We pushed these sweet kids into a big transition this year: from private Christian education into large public schools in a more urban area of Omaha. And they’ve done great. The transition has not been without bumps, but it has been without catastrophe. For that we’re very thankful.

The kids have especially noticed little graces they had not expected: friends who talk about church, in-class stories that deal with issues of faith and its practice, a welcoming spirit, etc. All of them, whether in front of the whole school or in private notes home, have been recognized for their respectful, kind, and engaged behavior.

I’ve been grateful for teachers and administrators – across the board – who genuinely care for my kids’ well-being and emotional health. We’ve always had this going for us – as you would expect when you have your kids in school with your family and/or church friends – but in this new public setting we weren’t sure of how much personalized attention we would receive. Our public schools have exceeded our expectations, to say the least. (I’ll hopefully write more about this when time allows.)
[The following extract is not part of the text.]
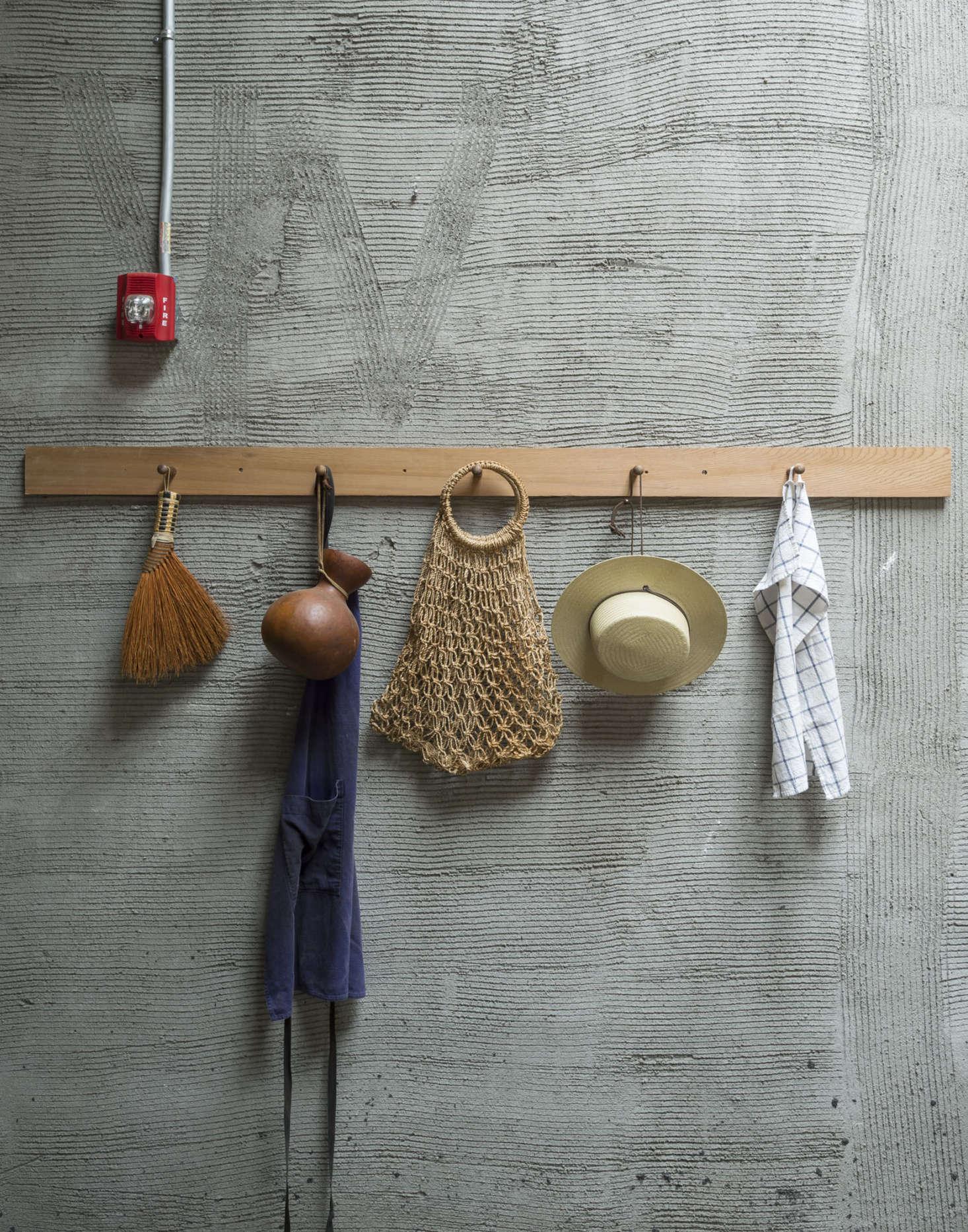 The Shaker rail is made from a cedar board with pegs from the hardware store.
I guess, in general, the transitional weather in our little world is much milder than I had expected. Happy Fall, friends!

The Eye of the Tiger

The school nurse called me the day before the all-school walk around the neighborhood (a fundraising event), “Do you think Claire will be up to it?” Claire is new at this school and with a diagnosis like cerebral palsy and the way her purple brace and slight limp sort of draw some attention to her physical limitations, I expect these kinds of questions. I’m thankful for the way she is being cared for and considered.
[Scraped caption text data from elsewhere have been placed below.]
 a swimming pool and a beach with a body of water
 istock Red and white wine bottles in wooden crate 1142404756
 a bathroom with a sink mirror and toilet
But this is the image of Claire as she was crossing the finish line and heard the lyrics of one of her favorite Katy Perry songs blasting from the music teacher’s sound system set up next to the piles of water bottles and fruits. Not even the last member of her class to come in.

So I’m glad I said, as I have so many times before, “Yes. Yes, I think she’s up to it.”

 

 

What I CAN Tell You

I Instagrammed this photo right after our move across town a couple of weeks ago. I’m so excited about the potential of our new place (crystal door knobs! wood floors!) but it is not in showing shape yet. I thought that photo would give my friends an idea of what the place looked like without revealing all the moving mess.

I’ll try to do the language version of that photo now for how we’re doing:

  • We love our Dundee neighborhood. I walk the girls to and from school everyday. Even though it has introduced me to a new standard for how sweaty is too sweaty, I’m loving every earthy minute. My wish list now includes cute wellies (it rained on us Friday – 15 minutes in a downpour will leave you VERY wet).
  • We’re meeting soon-to-be friends. The community here is well-established and it can be hard to break into that (especially if you’re a 5th or 6th grader), but we’ve got some promising leads. We’re lucky to have made some connections before we moved and we meet new people each day.
  • We finding/making new normals and traditions. Friday nights out. Where shoes go. Laundry days. Dog walks. It’s all exciting but can also be tiring.

We’re trying not to worry about having it all figured out at once. We’re trying to be patient, let the rhythms find us instead of forcing them. We’ve committed to simplicity and that means not buying something for our wall just because it matches (great blog post here on that concept) but waiting for something we love, something that tells the story of us. Not everything is perfect. It’s kind of messy really. But we’re trying to enjoy every step of the journey.